--- WORK TO COMPLETE ---
Using the data below, transcribe exactly everything from the line that contains "Mogelijke oplossingen" down to the line that contains "en goedkoper maken". Include both of those lines and none of the pictures.

--- SUPPLIED MATERIAL ---
= = =

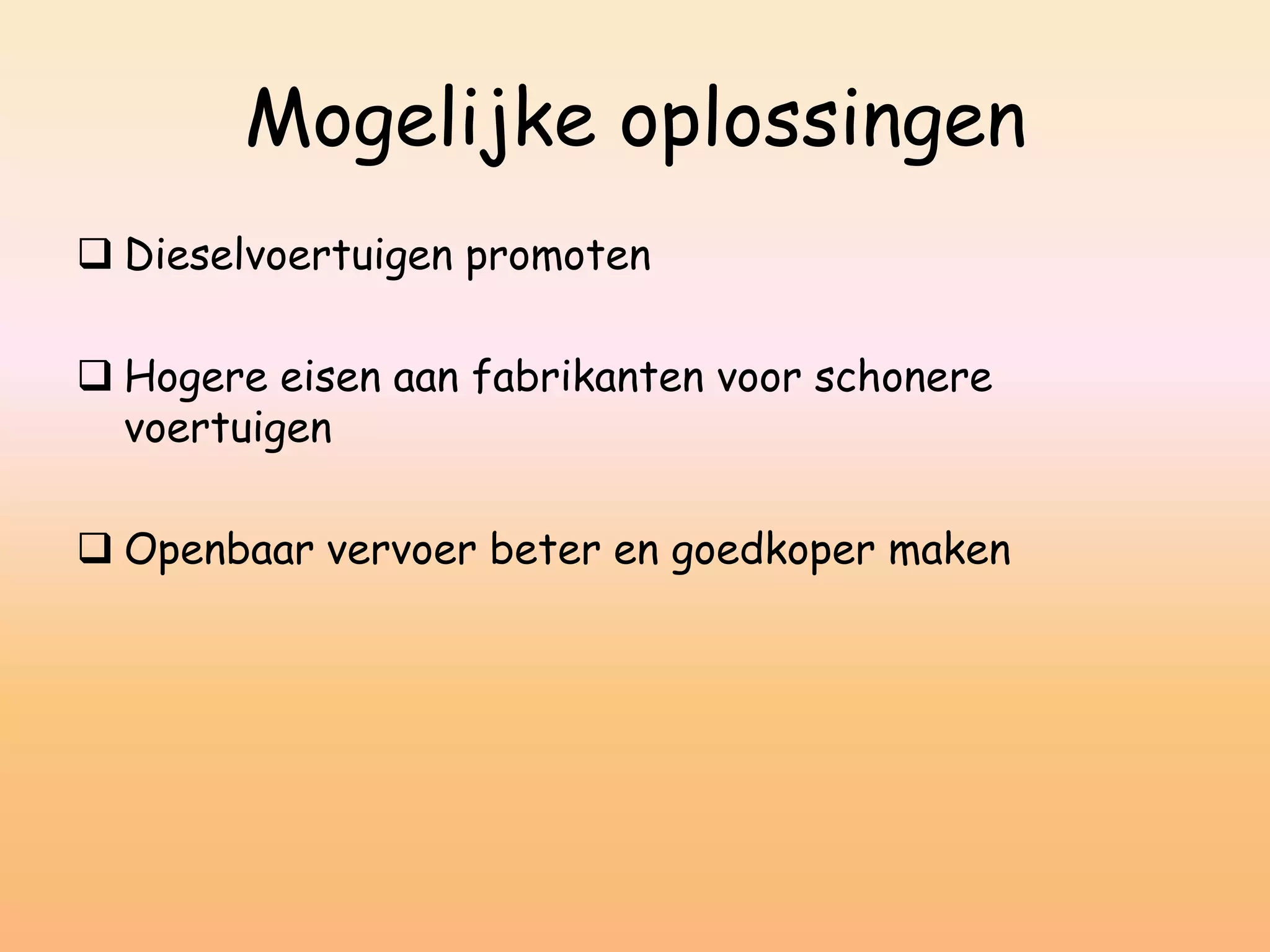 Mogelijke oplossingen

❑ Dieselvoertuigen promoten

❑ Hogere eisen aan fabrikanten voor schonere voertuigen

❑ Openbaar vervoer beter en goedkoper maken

= = =

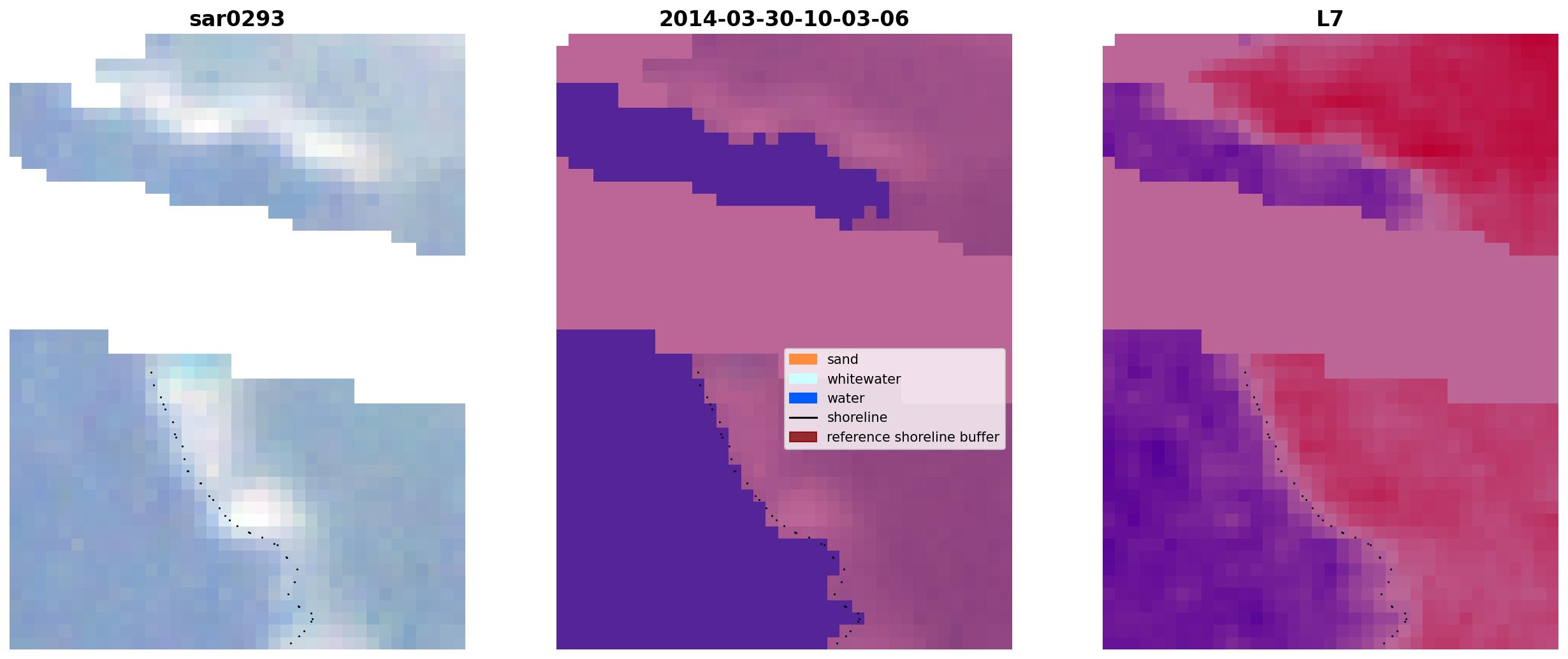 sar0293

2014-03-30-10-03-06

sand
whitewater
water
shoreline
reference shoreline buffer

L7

= = =

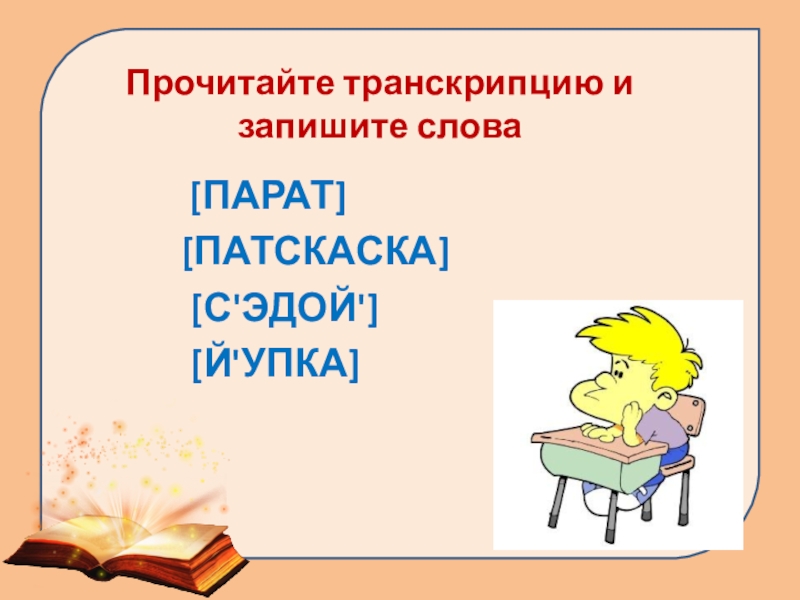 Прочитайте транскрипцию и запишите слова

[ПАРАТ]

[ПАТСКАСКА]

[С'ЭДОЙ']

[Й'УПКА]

= = =

--- SOLVED PROBLEM ---
 Mogelijke oplossingen

❑ Dieselvoertuigen promoten

❑ Hogere eisen aan fabrikanten voor schonere voertuigen

❑ Openbaar vervoer beter en goedkoper maken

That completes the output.